Reproduce word for word the lines of the records between the line holding "At what distance does" and the line holding "(E) the tall dry grass at point 174,375 →", inclusive.

start Raw records

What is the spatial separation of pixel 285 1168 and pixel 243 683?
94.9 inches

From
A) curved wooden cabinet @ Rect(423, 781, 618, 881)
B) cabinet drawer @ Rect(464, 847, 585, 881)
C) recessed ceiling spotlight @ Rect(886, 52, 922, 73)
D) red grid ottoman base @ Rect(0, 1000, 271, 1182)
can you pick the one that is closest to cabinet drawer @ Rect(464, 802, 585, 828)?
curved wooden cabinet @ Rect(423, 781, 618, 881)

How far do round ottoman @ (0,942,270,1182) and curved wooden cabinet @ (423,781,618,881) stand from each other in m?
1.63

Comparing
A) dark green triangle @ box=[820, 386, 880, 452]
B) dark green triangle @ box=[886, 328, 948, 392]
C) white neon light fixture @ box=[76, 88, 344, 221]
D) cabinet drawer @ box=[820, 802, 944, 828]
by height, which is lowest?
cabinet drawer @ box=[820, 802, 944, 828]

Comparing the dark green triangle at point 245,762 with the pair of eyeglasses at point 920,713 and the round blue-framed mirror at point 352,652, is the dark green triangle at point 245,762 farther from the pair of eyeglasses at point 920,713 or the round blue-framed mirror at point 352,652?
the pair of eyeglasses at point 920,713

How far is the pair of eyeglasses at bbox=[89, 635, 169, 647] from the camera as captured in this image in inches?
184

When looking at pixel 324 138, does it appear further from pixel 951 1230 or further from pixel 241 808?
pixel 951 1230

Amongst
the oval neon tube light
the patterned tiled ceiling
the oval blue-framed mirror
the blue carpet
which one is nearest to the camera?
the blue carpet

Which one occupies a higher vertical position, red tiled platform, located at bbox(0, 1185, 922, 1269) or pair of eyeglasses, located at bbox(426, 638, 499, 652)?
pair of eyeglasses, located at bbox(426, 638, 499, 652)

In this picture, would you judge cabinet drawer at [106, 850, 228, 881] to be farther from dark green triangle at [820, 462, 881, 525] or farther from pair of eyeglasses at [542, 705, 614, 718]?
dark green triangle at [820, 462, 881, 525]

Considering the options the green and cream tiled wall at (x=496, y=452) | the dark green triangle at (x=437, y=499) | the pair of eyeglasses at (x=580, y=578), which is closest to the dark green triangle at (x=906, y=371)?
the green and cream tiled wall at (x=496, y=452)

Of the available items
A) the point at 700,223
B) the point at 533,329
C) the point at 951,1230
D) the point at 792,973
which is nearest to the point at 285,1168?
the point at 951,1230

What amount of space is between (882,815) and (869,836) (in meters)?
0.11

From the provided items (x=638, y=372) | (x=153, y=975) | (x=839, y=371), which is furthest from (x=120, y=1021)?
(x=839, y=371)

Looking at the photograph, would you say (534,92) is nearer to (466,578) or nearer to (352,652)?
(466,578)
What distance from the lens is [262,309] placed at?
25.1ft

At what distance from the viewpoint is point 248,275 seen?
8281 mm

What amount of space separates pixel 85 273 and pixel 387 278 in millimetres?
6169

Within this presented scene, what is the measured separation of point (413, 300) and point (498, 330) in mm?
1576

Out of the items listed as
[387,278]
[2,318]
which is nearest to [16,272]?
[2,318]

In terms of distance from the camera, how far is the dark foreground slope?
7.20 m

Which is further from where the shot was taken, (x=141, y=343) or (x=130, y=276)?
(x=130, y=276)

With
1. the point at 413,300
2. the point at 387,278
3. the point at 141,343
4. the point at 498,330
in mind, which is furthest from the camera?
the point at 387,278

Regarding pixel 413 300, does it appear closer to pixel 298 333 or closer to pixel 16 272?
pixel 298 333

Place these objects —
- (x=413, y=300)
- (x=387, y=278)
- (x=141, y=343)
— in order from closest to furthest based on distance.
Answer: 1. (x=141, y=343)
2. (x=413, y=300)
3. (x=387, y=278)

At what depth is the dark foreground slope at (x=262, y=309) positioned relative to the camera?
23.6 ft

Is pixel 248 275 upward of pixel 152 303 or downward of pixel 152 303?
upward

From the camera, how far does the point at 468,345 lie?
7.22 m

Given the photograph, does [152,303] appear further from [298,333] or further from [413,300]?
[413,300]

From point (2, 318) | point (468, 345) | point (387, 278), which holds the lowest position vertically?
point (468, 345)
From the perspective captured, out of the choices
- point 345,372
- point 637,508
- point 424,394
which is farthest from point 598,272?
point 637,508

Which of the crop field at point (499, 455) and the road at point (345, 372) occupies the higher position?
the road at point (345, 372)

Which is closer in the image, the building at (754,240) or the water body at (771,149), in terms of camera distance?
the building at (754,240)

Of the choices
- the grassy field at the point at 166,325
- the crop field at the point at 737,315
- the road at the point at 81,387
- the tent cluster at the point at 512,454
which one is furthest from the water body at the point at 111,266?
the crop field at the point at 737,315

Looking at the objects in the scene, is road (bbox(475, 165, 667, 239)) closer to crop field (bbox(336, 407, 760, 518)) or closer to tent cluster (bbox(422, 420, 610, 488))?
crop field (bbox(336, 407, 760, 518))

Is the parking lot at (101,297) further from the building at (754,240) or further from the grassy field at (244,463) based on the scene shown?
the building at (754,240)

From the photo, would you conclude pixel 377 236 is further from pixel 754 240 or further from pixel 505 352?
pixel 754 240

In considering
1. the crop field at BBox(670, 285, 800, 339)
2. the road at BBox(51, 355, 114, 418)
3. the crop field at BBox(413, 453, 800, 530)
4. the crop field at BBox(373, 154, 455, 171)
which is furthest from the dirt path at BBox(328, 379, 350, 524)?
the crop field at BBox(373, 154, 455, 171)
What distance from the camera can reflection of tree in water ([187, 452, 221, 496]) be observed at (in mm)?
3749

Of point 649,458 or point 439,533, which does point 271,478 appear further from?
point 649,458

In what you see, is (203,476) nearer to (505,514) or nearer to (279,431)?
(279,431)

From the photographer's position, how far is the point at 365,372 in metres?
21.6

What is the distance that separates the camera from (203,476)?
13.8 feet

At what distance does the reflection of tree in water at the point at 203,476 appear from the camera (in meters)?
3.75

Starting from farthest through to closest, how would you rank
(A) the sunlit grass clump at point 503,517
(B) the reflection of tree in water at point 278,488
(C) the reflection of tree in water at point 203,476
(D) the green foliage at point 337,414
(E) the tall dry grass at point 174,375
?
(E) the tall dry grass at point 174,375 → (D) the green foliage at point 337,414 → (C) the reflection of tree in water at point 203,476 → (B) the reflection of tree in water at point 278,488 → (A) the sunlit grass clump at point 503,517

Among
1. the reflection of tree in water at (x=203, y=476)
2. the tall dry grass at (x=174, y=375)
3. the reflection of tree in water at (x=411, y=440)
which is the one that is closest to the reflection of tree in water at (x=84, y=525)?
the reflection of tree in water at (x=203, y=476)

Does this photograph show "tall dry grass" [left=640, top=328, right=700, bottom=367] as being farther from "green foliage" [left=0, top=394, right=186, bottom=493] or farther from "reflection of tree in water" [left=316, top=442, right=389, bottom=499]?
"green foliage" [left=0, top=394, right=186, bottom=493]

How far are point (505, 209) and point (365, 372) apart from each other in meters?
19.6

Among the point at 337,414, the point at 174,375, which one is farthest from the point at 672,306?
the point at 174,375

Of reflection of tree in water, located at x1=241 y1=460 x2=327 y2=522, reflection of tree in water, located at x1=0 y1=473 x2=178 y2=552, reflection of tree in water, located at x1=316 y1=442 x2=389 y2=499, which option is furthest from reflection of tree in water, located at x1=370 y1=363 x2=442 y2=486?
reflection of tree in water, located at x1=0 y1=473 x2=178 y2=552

end Raw records

## [Output below]
At what distance does the reflection of tree in water at the point at 203,476 appear from the camera (in meters)?
3.75

Starting from farthest through to closest, how would you rank
(A) the sunlit grass clump at point 503,517
(B) the reflection of tree in water at point 278,488
(C) the reflection of tree in water at point 203,476
(D) the green foliage at point 337,414
(E) the tall dry grass at point 174,375
?
(E) the tall dry grass at point 174,375 → (D) the green foliage at point 337,414 → (C) the reflection of tree in water at point 203,476 → (B) the reflection of tree in water at point 278,488 → (A) the sunlit grass clump at point 503,517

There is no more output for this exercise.